What is Creative Accounting

Creative accounting consists of accounting practices that follow required laws and regulations, but deviate from what those standards intend to accomplish. Creative accounting capitalizes on loopholes in the accounting standards to falsely portray a better image of the company. Although creative accounting practices are legal, the loopholes they exploit are often reformed to prevent such behaviors.

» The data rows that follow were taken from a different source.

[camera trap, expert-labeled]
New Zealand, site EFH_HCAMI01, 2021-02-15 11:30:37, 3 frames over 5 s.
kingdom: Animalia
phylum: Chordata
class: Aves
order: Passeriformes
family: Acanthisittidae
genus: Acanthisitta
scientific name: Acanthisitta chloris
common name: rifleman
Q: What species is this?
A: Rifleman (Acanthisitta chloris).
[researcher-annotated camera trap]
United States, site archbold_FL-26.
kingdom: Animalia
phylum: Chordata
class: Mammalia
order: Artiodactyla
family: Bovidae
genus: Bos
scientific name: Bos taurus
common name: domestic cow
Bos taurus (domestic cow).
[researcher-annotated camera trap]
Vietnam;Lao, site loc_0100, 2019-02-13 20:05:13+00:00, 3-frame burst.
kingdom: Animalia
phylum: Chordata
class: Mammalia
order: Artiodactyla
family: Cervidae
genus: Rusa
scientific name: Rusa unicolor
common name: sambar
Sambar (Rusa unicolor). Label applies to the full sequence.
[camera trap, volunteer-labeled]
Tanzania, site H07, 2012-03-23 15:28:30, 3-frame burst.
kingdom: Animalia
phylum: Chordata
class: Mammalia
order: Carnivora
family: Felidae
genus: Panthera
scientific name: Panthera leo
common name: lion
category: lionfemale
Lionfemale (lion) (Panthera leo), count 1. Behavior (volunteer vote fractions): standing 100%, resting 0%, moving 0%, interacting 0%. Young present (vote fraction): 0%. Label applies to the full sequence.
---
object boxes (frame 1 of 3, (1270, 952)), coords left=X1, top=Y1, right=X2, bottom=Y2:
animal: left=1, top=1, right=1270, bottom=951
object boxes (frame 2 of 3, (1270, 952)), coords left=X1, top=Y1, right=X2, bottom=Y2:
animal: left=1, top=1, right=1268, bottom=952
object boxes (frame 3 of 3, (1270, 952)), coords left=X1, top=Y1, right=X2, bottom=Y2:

BREAKING DOWN Creative Accounting

A primary benefit of public accounting statements is that they allow investors to compare the financial health of competing companies. However, when firms indulge in creative accounting they often distort the value of the information that their financials provide. Creative accounting can be used to manage earnings or to keep debt off the balance sheet, for example. Pressure to meet short-term expectations of Wall Street or year-end financial targets may be a cause of creative accounting activity by the C-suite. The CFO of a software company may take a portion of revenues that should be recorded as a liability on the balance sheet and recognize it as earned in the current period to reach a certain revenue goal. A CFO of a manufacturing company could delay the recording of current period expenses to a subsequent period to make current period earnings look better. If a gray area in accounting is found, it may be exploited.

Often, executive compensation is at stake. If creative accounting is a slippery slope to fraudulent accounting, Enron Corporation would be the poster child. Creative accounting designed to manipulate numbers and thus enrich select individuals at the company devolved into the outright illegal handling of the books and reporting to the public. The result is well known.

One Man's Opinion of Creative Accounting

Charlie Munger, Warren Buffett's business partner, once said, "Creative accounting is an absolute curse to a civilization. One could argue that double-entry bookkeeping was one of history's great advances."